REQUIREMENT - Take every line from the entries below that includes the word "Audi" and copy it.

Segment Start: RECORDS SUPPLIED

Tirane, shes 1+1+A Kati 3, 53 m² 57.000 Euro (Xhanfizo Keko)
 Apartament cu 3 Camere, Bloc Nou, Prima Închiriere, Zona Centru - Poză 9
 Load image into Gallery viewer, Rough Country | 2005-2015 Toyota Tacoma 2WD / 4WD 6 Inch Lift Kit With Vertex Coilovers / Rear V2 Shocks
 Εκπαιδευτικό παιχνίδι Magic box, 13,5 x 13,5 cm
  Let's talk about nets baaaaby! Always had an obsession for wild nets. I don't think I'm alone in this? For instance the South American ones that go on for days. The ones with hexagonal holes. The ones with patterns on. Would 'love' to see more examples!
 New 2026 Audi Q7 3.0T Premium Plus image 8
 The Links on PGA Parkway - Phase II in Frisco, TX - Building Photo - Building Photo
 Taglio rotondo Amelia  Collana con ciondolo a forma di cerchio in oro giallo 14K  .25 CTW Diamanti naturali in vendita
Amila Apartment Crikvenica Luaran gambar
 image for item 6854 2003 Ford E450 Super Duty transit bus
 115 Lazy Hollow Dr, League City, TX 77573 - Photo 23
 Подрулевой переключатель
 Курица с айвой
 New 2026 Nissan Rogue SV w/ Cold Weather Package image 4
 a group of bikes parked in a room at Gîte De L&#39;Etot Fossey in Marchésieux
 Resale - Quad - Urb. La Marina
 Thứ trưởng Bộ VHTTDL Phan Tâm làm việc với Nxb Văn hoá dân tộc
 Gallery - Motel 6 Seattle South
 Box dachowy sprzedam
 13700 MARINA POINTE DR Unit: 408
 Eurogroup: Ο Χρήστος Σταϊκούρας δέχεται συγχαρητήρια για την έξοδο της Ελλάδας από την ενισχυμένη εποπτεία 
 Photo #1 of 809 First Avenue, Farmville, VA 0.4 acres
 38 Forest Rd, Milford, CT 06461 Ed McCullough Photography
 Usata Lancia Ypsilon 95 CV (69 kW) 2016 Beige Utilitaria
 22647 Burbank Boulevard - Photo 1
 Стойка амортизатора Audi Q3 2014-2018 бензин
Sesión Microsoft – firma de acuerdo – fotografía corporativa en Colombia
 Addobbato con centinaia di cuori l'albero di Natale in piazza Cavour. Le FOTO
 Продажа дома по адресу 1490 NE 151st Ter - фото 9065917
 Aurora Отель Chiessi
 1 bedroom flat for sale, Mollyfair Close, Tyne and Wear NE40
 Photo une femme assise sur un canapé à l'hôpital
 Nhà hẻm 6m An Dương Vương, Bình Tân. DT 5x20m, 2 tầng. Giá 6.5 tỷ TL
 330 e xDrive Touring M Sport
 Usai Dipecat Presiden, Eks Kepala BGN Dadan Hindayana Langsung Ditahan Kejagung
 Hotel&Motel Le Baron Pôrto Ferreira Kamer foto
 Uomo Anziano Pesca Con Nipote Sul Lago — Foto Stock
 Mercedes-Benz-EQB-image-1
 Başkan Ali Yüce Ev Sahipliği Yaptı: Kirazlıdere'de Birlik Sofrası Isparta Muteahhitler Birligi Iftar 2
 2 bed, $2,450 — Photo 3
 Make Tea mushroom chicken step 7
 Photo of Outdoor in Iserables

Segment End: RECORDS SUPPLIED

ANSWER AREA -
 New 2026 Audi Q7 3.0T Premium Plus image 8
 Стойка амортизатора Audi Q3 2014-2018 бензин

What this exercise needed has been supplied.